In 1963, the eminent painter KCS Paniker, then Principal of the Madras School of Art, shifted his idiom to incorporate diagrams, mathematical equations, snippets of Malayalam text, and a range of symbolic elements from a wide range of source material. He called these paintings Words and Symbols. In one of the first works after this transformation, Paniker embedded his own birth chart, directly incorporating both autobiography and astrology as key references.

Rather than unpacking these works’ multilayered iconographies and mapping the symbols onto various external referents, perhaps with an eye to developing a reading via a Panofsky-inspired iconology—I propose to engage with Paniker’s work by taking seriously the astrology that inaugurates it. Following recent art historical engagements with a method via constellation (particularly Alex Seggerman’s on Egyptian modernism), I think through Paniker’s Words and Symbols paintings via constellations of relation, whether with artists’ experimentations with partially or wholly asemic writing, his own son’s sculptural engagement with color and form, or with the writing of critics and artists close to home in Madras, like Josef James, or further afield in both time and geography, like Paul Klee.

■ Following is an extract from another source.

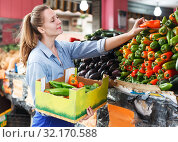 Купить «Woman with vegetarian box in market», фото № 32170588, снято 29 апреля 2018 г. (c) Яков Филимонов / Фотобанк Лори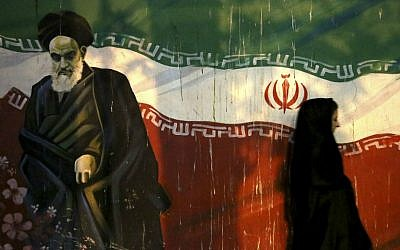 In this November 2, 2013 file photo, a veiled Iranian woman walks past a mural depicting the late revolutionary founder Ayatollah Khomeini, and national Iranian flag, painted on the wall of the former U.S. Embassy, in Tehran, Iran. (AP/Ebrahim Noroozi)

Constellational modes of thinking about relation stem from the writings of Walter Benjamin via Adorno; here I push this framing further—into astrology—an epistemology with its own histories embedded within southern Indian practices and, tellingly, Euro-American canonical art historiography via Aby Warburg and Ernst Gombrich. How do we grapple with Paniker’s turn to writing and symbol, his encounters with works and individuals in India, the US, the USSR, the UK, and Europe? How do we take seriously his engagement with Paul Klee, Wassily Kandinsky, Vincent Van Gogh, Henri Bonnard, and others while maintaining a balance with the larger cosmos of his artistic relations and thinking? And what happens to art historical approaches in taking constellations and astrology as frameworks for analysis?  


Rebecca M. Brown is a Professor in the Department of the History of Art and Chair of the Advanced Academic Programs in Museum Studies and Cultural Heritage Management at Johns Hopkins University. Brown’s research engages in the history of art, architecture, and visual culture of South Asia from the late eighteenth century to the present. She has published numerous articles and three books on the early British presence on the subcontinent, the anti-colonial movement of the early twentieth century (Gandhi’s Spinning Wheel and the Making of India, Routledge 2010), art in the decades after India’s independence in 1947 (Art for a Modern India, Duke 2009), and the economic and political machinations of the long 1980s (Displaying Time: The Many Temporalities of the Festival of India, Washington 2017). Her current research focuses on the painter KCS Paniker (1911–77) and his his search for a language of painting in the 1960s and 1970s. Other interests extend to contemporary photography via the work of Dayanita Singh and Annu Palakunnathu Matthew, and to the decolonizing maneuvers of the sculpture–installations of Rina Banerjee.